=== Directions ===
Write out exactly the lines from the one containing "Does the location" through the last line of the records below, including both.

=== Dataset records ===
-=-=-=-=-

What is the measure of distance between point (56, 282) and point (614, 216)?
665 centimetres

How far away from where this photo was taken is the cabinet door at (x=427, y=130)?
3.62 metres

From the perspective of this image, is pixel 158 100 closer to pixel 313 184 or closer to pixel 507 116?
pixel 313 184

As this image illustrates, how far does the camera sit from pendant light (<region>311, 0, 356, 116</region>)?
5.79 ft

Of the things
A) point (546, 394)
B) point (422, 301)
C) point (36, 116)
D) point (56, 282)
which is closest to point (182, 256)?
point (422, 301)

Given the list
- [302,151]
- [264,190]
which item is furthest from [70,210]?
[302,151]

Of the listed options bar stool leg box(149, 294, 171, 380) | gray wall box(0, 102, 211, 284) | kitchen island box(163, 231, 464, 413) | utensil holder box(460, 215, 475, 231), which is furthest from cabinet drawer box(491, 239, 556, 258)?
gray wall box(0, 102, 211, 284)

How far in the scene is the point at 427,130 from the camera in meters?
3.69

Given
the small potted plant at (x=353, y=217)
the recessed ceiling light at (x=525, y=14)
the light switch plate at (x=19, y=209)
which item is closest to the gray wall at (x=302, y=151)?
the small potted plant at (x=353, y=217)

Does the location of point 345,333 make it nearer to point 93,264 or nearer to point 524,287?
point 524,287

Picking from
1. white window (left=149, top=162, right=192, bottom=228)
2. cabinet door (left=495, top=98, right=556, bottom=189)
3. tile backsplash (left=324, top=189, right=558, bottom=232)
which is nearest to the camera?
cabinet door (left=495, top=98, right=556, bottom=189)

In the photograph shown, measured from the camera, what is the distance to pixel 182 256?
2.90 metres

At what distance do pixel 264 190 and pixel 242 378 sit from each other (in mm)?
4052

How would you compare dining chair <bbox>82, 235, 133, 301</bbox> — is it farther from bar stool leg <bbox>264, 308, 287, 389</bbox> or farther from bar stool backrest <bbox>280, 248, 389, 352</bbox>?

-=-=-=-=-

=== Exercise output ===
Does the location of point 345,333 make it nearer to point 93,264 or nearer to point 524,287?
point 524,287

Picking from
1. white window (left=149, top=162, right=192, bottom=228)
2. cabinet door (left=495, top=98, right=556, bottom=189)
3. tile backsplash (left=324, top=189, right=558, bottom=232)
which is nearest to the camera?
cabinet door (left=495, top=98, right=556, bottom=189)

In the photograph shown, measured from the camera, what is the distance to pixel 182 256?
2.90 metres

At what distance do pixel 264 190 and pixel 242 378 sit from each other (in mm)?
4052

How would you compare dining chair <bbox>82, 235, 133, 301</bbox> — is it farther from bar stool leg <bbox>264, 308, 287, 389</bbox> or farther from bar stool backrest <bbox>280, 248, 389, 352</bbox>?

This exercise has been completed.